Facebook investigated and banned pages, groups and accounts “involved in coordinated inauthentic behavior as part of a small network that originated in China and focused on Hong Kong,” wrote Nathaniel Gleicher, head of Facebook’s cybersecurity policy, in an official blog post that noted that Facebook had been tipped off by Twitter.
Many of the tweets or posts were in English. “In general, the hardest part of analyzing disinformation campaigns is proving who’s behind them,” according to Ben Nimmo, head of investigations at Graphika, a social-media analytics company, in an email interview. According to Nimmo, “it’s easy to suspect, but hard to prove definitively.”
According to Twitter, many of these accounts accessed Twitter using virtual private networks, or VPNs. “However, some accounts accessed Twitter from specific unblocked IP addresses originating in mainland China.” This gave the investigative team grounds to believe the actors were coordinating with the government.
According to Recode, Twitter and Facebook took action only after outsiders pointed out misleading content.
Separately, Gizmodo reported earlier this week that China’s largest state-run news agency, Xinhua News, has been buying ads to smear protesters. Another Chinese broadcaster, CGTN, posted an anti-democracy rap video.
In response, Twitter made another announcement, informing users of its updated policy — the company will no longer accept advertising dollars from any state-controlled news media entities. The policy doesn’t apply to “taxpayer-funded entities, including independent public broadcasters.”
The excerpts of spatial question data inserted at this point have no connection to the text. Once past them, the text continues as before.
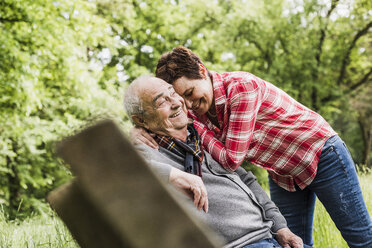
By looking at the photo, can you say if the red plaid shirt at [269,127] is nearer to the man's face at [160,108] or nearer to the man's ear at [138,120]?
the man's face at [160,108]

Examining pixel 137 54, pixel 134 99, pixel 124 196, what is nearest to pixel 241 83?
pixel 134 99

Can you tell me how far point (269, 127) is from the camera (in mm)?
2291

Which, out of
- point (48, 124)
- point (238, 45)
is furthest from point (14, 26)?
point (238, 45)

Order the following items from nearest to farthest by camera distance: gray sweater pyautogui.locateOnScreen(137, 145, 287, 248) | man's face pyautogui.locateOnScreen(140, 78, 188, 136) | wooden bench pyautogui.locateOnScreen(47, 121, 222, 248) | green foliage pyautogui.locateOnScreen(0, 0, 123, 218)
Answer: wooden bench pyautogui.locateOnScreen(47, 121, 222, 248) → gray sweater pyautogui.locateOnScreen(137, 145, 287, 248) → man's face pyautogui.locateOnScreen(140, 78, 188, 136) → green foliage pyautogui.locateOnScreen(0, 0, 123, 218)

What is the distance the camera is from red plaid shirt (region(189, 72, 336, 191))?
2146mm

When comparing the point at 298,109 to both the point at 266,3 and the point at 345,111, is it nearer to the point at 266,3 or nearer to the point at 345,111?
the point at 266,3

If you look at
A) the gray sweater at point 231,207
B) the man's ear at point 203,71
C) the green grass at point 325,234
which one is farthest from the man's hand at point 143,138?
the green grass at point 325,234

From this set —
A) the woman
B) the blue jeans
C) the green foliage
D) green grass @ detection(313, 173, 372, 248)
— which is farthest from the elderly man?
the green foliage

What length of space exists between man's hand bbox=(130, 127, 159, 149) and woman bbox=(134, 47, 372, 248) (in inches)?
14.6

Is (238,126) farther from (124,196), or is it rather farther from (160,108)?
(124,196)

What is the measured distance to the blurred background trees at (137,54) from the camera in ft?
25.2

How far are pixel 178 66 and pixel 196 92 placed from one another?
0.20 m

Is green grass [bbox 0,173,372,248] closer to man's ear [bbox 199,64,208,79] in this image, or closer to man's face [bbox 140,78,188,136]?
man's face [bbox 140,78,188,136]

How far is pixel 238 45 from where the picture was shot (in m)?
15.5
“Twitter has taken the right approach by basing itself on the work of civil society groups with real expertise,” according to Ben Nimmo. “The challenge is defining what a “state-controlled” media entity is, and how you prove that they’re controlled by the state when they challenge it. Known state disinformation channels regularly claim that they’re “no different from the BBC,” for example, and you have to look at their actual reporting and violations of basic standards to prove the contrary.”